_Task requirements_
Rewrite every entry below with "masks" switched to "outlines" and nothing else changed, and leave the pictures out of your answer.

╭──

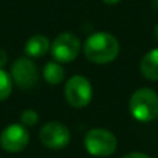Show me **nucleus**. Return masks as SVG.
Listing matches in <instances>:
<instances>
[{
    "mask_svg": "<svg viewBox=\"0 0 158 158\" xmlns=\"http://www.w3.org/2000/svg\"><path fill=\"white\" fill-rule=\"evenodd\" d=\"M85 57L94 64H108L118 57L119 43L108 32H96L86 39L83 44Z\"/></svg>",
    "mask_w": 158,
    "mask_h": 158,
    "instance_id": "f257e3e1",
    "label": "nucleus"
},
{
    "mask_svg": "<svg viewBox=\"0 0 158 158\" xmlns=\"http://www.w3.org/2000/svg\"><path fill=\"white\" fill-rule=\"evenodd\" d=\"M129 111L135 119L150 122L158 117V94L150 87H142L131 96Z\"/></svg>",
    "mask_w": 158,
    "mask_h": 158,
    "instance_id": "f03ea898",
    "label": "nucleus"
},
{
    "mask_svg": "<svg viewBox=\"0 0 158 158\" xmlns=\"http://www.w3.org/2000/svg\"><path fill=\"white\" fill-rule=\"evenodd\" d=\"M85 148L93 157H110L115 153L118 140L112 132L103 128L90 129L85 136Z\"/></svg>",
    "mask_w": 158,
    "mask_h": 158,
    "instance_id": "7ed1b4c3",
    "label": "nucleus"
},
{
    "mask_svg": "<svg viewBox=\"0 0 158 158\" xmlns=\"http://www.w3.org/2000/svg\"><path fill=\"white\" fill-rule=\"evenodd\" d=\"M64 96H65V100L68 101L69 106L75 107V108H83L92 101V83L83 75H75L67 81Z\"/></svg>",
    "mask_w": 158,
    "mask_h": 158,
    "instance_id": "20e7f679",
    "label": "nucleus"
},
{
    "mask_svg": "<svg viewBox=\"0 0 158 158\" xmlns=\"http://www.w3.org/2000/svg\"><path fill=\"white\" fill-rule=\"evenodd\" d=\"M81 52V40L72 32H63L53 40L50 53L57 63H71Z\"/></svg>",
    "mask_w": 158,
    "mask_h": 158,
    "instance_id": "39448f33",
    "label": "nucleus"
},
{
    "mask_svg": "<svg viewBox=\"0 0 158 158\" xmlns=\"http://www.w3.org/2000/svg\"><path fill=\"white\" fill-rule=\"evenodd\" d=\"M11 78L19 89L31 90L38 83V67L29 57H19L11 65Z\"/></svg>",
    "mask_w": 158,
    "mask_h": 158,
    "instance_id": "423d86ee",
    "label": "nucleus"
},
{
    "mask_svg": "<svg viewBox=\"0 0 158 158\" xmlns=\"http://www.w3.org/2000/svg\"><path fill=\"white\" fill-rule=\"evenodd\" d=\"M39 139L47 148L60 150V148L68 146L69 140H71V133L64 123L52 121L42 126L40 132H39Z\"/></svg>",
    "mask_w": 158,
    "mask_h": 158,
    "instance_id": "0eeeda50",
    "label": "nucleus"
},
{
    "mask_svg": "<svg viewBox=\"0 0 158 158\" xmlns=\"http://www.w3.org/2000/svg\"><path fill=\"white\" fill-rule=\"evenodd\" d=\"M29 143V132L21 123H13L4 128L0 135V146L7 153H19Z\"/></svg>",
    "mask_w": 158,
    "mask_h": 158,
    "instance_id": "6e6552de",
    "label": "nucleus"
},
{
    "mask_svg": "<svg viewBox=\"0 0 158 158\" xmlns=\"http://www.w3.org/2000/svg\"><path fill=\"white\" fill-rule=\"evenodd\" d=\"M50 42L46 36L43 35H33L32 38L28 39L27 44H25V54L28 57L32 58H39L44 56L50 50Z\"/></svg>",
    "mask_w": 158,
    "mask_h": 158,
    "instance_id": "1a4fd4ad",
    "label": "nucleus"
},
{
    "mask_svg": "<svg viewBox=\"0 0 158 158\" xmlns=\"http://www.w3.org/2000/svg\"><path fill=\"white\" fill-rule=\"evenodd\" d=\"M140 71L148 81H158V49L144 54L140 61Z\"/></svg>",
    "mask_w": 158,
    "mask_h": 158,
    "instance_id": "9d476101",
    "label": "nucleus"
},
{
    "mask_svg": "<svg viewBox=\"0 0 158 158\" xmlns=\"http://www.w3.org/2000/svg\"><path fill=\"white\" fill-rule=\"evenodd\" d=\"M43 77H44V81H46L47 83L58 85L63 82L64 77H65V71H64V68L58 63L50 61V63H47L43 68Z\"/></svg>",
    "mask_w": 158,
    "mask_h": 158,
    "instance_id": "9b49d317",
    "label": "nucleus"
},
{
    "mask_svg": "<svg viewBox=\"0 0 158 158\" xmlns=\"http://www.w3.org/2000/svg\"><path fill=\"white\" fill-rule=\"evenodd\" d=\"M13 92V78L8 72L0 68V101H4L10 97Z\"/></svg>",
    "mask_w": 158,
    "mask_h": 158,
    "instance_id": "f8f14e48",
    "label": "nucleus"
},
{
    "mask_svg": "<svg viewBox=\"0 0 158 158\" xmlns=\"http://www.w3.org/2000/svg\"><path fill=\"white\" fill-rule=\"evenodd\" d=\"M39 121V115L35 110H25L21 115V122L24 126H33L36 125Z\"/></svg>",
    "mask_w": 158,
    "mask_h": 158,
    "instance_id": "ddd939ff",
    "label": "nucleus"
},
{
    "mask_svg": "<svg viewBox=\"0 0 158 158\" xmlns=\"http://www.w3.org/2000/svg\"><path fill=\"white\" fill-rule=\"evenodd\" d=\"M122 158H151V157H148L144 153H129L126 156H123Z\"/></svg>",
    "mask_w": 158,
    "mask_h": 158,
    "instance_id": "4468645a",
    "label": "nucleus"
},
{
    "mask_svg": "<svg viewBox=\"0 0 158 158\" xmlns=\"http://www.w3.org/2000/svg\"><path fill=\"white\" fill-rule=\"evenodd\" d=\"M6 63H7V54H6L4 50H0V68H3Z\"/></svg>",
    "mask_w": 158,
    "mask_h": 158,
    "instance_id": "2eb2a0df",
    "label": "nucleus"
},
{
    "mask_svg": "<svg viewBox=\"0 0 158 158\" xmlns=\"http://www.w3.org/2000/svg\"><path fill=\"white\" fill-rule=\"evenodd\" d=\"M106 4H110V6H112V4H117V3H119L121 0H103Z\"/></svg>",
    "mask_w": 158,
    "mask_h": 158,
    "instance_id": "dca6fc26",
    "label": "nucleus"
},
{
    "mask_svg": "<svg viewBox=\"0 0 158 158\" xmlns=\"http://www.w3.org/2000/svg\"><path fill=\"white\" fill-rule=\"evenodd\" d=\"M154 38H156V40L158 42V24L154 27Z\"/></svg>",
    "mask_w": 158,
    "mask_h": 158,
    "instance_id": "f3484780",
    "label": "nucleus"
}]
</instances>
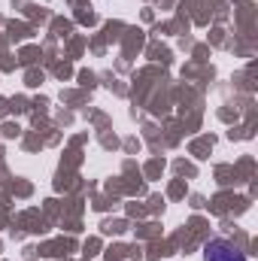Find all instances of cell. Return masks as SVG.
<instances>
[{
    "instance_id": "obj_1",
    "label": "cell",
    "mask_w": 258,
    "mask_h": 261,
    "mask_svg": "<svg viewBox=\"0 0 258 261\" xmlns=\"http://www.w3.org/2000/svg\"><path fill=\"white\" fill-rule=\"evenodd\" d=\"M203 261H246V252H240L231 240L216 237L203 246Z\"/></svg>"
}]
</instances>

╰──

_Solution for this problem_
Show me **nucleus**. Return outlines as SVG.
Listing matches in <instances>:
<instances>
[{
    "mask_svg": "<svg viewBox=\"0 0 158 158\" xmlns=\"http://www.w3.org/2000/svg\"><path fill=\"white\" fill-rule=\"evenodd\" d=\"M85 57L94 64H108L118 57L119 43L108 32H96L86 39L83 44Z\"/></svg>",
    "mask_w": 158,
    "mask_h": 158,
    "instance_id": "f257e3e1",
    "label": "nucleus"
},
{
    "mask_svg": "<svg viewBox=\"0 0 158 158\" xmlns=\"http://www.w3.org/2000/svg\"><path fill=\"white\" fill-rule=\"evenodd\" d=\"M129 111L135 119L150 122L158 117V94L150 87H142L131 96Z\"/></svg>",
    "mask_w": 158,
    "mask_h": 158,
    "instance_id": "f03ea898",
    "label": "nucleus"
},
{
    "mask_svg": "<svg viewBox=\"0 0 158 158\" xmlns=\"http://www.w3.org/2000/svg\"><path fill=\"white\" fill-rule=\"evenodd\" d=\"M85 148L93 157H110L115 153L118 140L112 132L103 128L90 129L85 136Z\"/></svg>",
    "mask_w": 158,
    "mask_h": 158,
    "instance_id": "7ed1b4c3",
    "label": "nucleus"
},
{
    "mask_svg": "<svg viewBox=\"0 0 158 158\" xmlns=\"http://www.w3.org/2000/svg\"><path fill=\"white\" fill-rule=\"evenodd\" d=\"M64 96H65V100L68 101L69 106L75 107V108H83L92 101V83L83 75H75L67 81Z\"/></svg>",
    "mask_w": 158,
    "mask_h": 158,
    "instance_id": "20e7f679",
    "label": "nucleus"
},
{
    "mask_svg": "<svg viewBox=\"0 0 158 158\" xmlns=\"http://www.w3.org/2000/svg\"><path fill=\"white\" fill-rule=\"evenodd\" d=\"M81 52V40L72 32H63L53 40L50 53L57 63H71Z\"/></svg>",
    "mask_w": 158,
    "mask_h": 158,
    "instance_id": "39448f33",
    "label": "nucleus"
},
{
    "mask_svg": "<svg viewBox=\"0 0 158 158\" xmlns=\"http://www.w3.org/2000/svg\"><path fill=\"white\" fill-rule=\"evenodd\" d=\"M11 78L19 89L31 90L38 83V67L29 57H19L11 65Z\"/></svg>",
    "mask_w": 158,
    "mask_h": 158,
    "instance_id": "423d86ee",
    "label": "nucleus"
},
{
    "mask_svg": "<svg viewBox=\"0 0 158 158\" xmlns=\"http://www.w3.org/2000/svg\"><path fill=\"white\" fill-rule=\"evenodd\" d=\"M39 139L47 148L60 150V148L68 146L69 140H71V133L64 123L52 121L42 126L40 132H39Z\"/></svg>",
    "mask_w": 158,
    "mask_h": 158,
    "instance_id": "0eeeda50",
    "label": "nucleus"
},
{
    "mask_svg": "<svg viewBox=\"0 0 158 158\" xmlns=\"http://www.w3.org/2000/svg\"><path fill=\"white\" fill-rule=\"evenodd\" d=\"M29 143V132L21 123H13L4 128L0 135V146L7 153H19Z\"/></svg>",
    "mask_w": 158,
    "mask_h": 158,
    "instance_id": "6e6552de",
    "label": "nucleus"
},
{
    "mask_svg": "<svg viewBox=\"0 0 158 158\" xmlns=\"http://www.w3.org/2000/svg\"><path fill=\"white\" fill-rule=\"evenodd\" d=\"M50 42L46 36L43 35H33L32 38L28 39L27 44H25V54L28 57L32 58H39L44 56L50 50Z\"/></svg>",
    "mask_w": 158,
    "mask_h": 158,
    "instance_id": "1a4fd4ad",
    "label": "nucleus"
},
{
    "mask_svg": "<svg viewBox=\"0 0 158 158\" xmlns=\"http://www.w3.org/2000/svg\"><path fill=\"white\" fill-rule=\"evenodd\" d=\"M140 71L148 81H158V49L144 54L140 61Z\"/></svg>",
    "mask_w": 158,
    "mask_h": 158,
    "instance_id": "9d476101",
    "label": "nucleus"
},
{
    "mask_svg": "<svg viewBox=\"0 0 158 158\" xmlns=\"http://www.w3.org/2000/svg\"><path fill=\"white\" fill-rule=\"evenodd\" d=\"M43 77H44V81H46L47 83L58 85L63 82L64 77H65V71H64V68L58 63L50 61V63H47L43 68Z\"/></svg>",
    "mask_w": 158,
    "mask_h": 158,
    "instance_id": "9b49d317",
    "label": "nucleus"
},
{
    "mask_svg": "<svg viewBox=\"0 0 158 158\" xmlns=\"http://www.w3.org/2000/svg\"><path fill=\"white\" fill-rule=\"evenodd\" d=\"M13 92V78L8 72L0 68V101H4L10 97Z\"/></svg>",
    "mask_w": 158,
    "mask_h": 158,
    "instance_id": "f8f14e48",
    "label": "nucleus"
},
{
    "mask_svg": "<svg viewBox=\"0 0 158 158\" xmlns=\"http://www.w3.org/2000/svg\"><path fill=\"white\" fill-rule=\"evenodd\" d=\"M39 121V115L35 110H25L21 115V122L24 126H33L36 125Z\"/></svg>",
    "mask_w": 158,
    "mask_h": 158,
    "instance_id": "ddd939ff",
    "label": "nucleus"
},
{
    "mask_svg": "<svg viewBox=\"0 0 158 158\" xmlns=\"http://www.w3.org/2000/svg\"><path fill=\"white\" fill-rule=\"evenodd\" d=\"M122 158H151V157H148L144 153H129L126 156H123Z\"/></svg>",
    "mask_w": 158,
    "mask_h": 158,
    "instance_id": "4468645a",
    "label": "nucleus"
},
{
    "mask_svg": "<svg viewBox=\"0 0 158 158\" xmlns=\"http://www.w3.org/2000/svg\"><path fill=\"white\" fill-rule=\"evenodd\" d=\"M6 63H7V54H6L4 50H0V68H3Z\"/></svg>",
    "mask_w": 158,
    "mask_h": 158,
    "instance_id": "2eb2a0df",
    "label": "nucleus"
},
{
    "mask_svg": "<svg viewBox=\"0 0 158 158\" xmlns=\"http://www.w3.org/2000/svg\"><path fill=\"white\" fill-rule=\"evenodd\" d=\"M106 4H110V6H112V4H117V3H119L121 0H103Z\"/></svg>",
    "mask_w": 158,
    "mask_h": 158,
    "instance_id": "dca6fc26",
    "label": "nucleus"
},
{
    "mask_svg": "<svg viewBox=\"0 0 158 158\" xmlns=\"http://www.w3.org/2000/svg\"><path fill=\"white\" fill-rule=\"evenodd\" d=\"M154 38H156V40L158 42V24L154 27Z\"/></svg>",
    "mask_w": 158,
    "mask_h": 158,
    "instance_id": "f3484780",
    "label": "nucleus"
}]
</instances>
Find all instances of cell. Return outlines as SVG.
<instances>
[{
    "instance_id": "obj_1",
    "label": "cell",
    "mask_w": 258,
    "mask_h": 261,
    "mask_svg": "<svg viewBox=\"0 0 258 261\" xmlns=\"http://www.w3.org/2000/svg\"><path fill=\"white\" fill-rule=\"evenodd\" d=\"M203 261H246V252H240L231 240L216 237L203 246Z\"/></svg>"
}]
</instances>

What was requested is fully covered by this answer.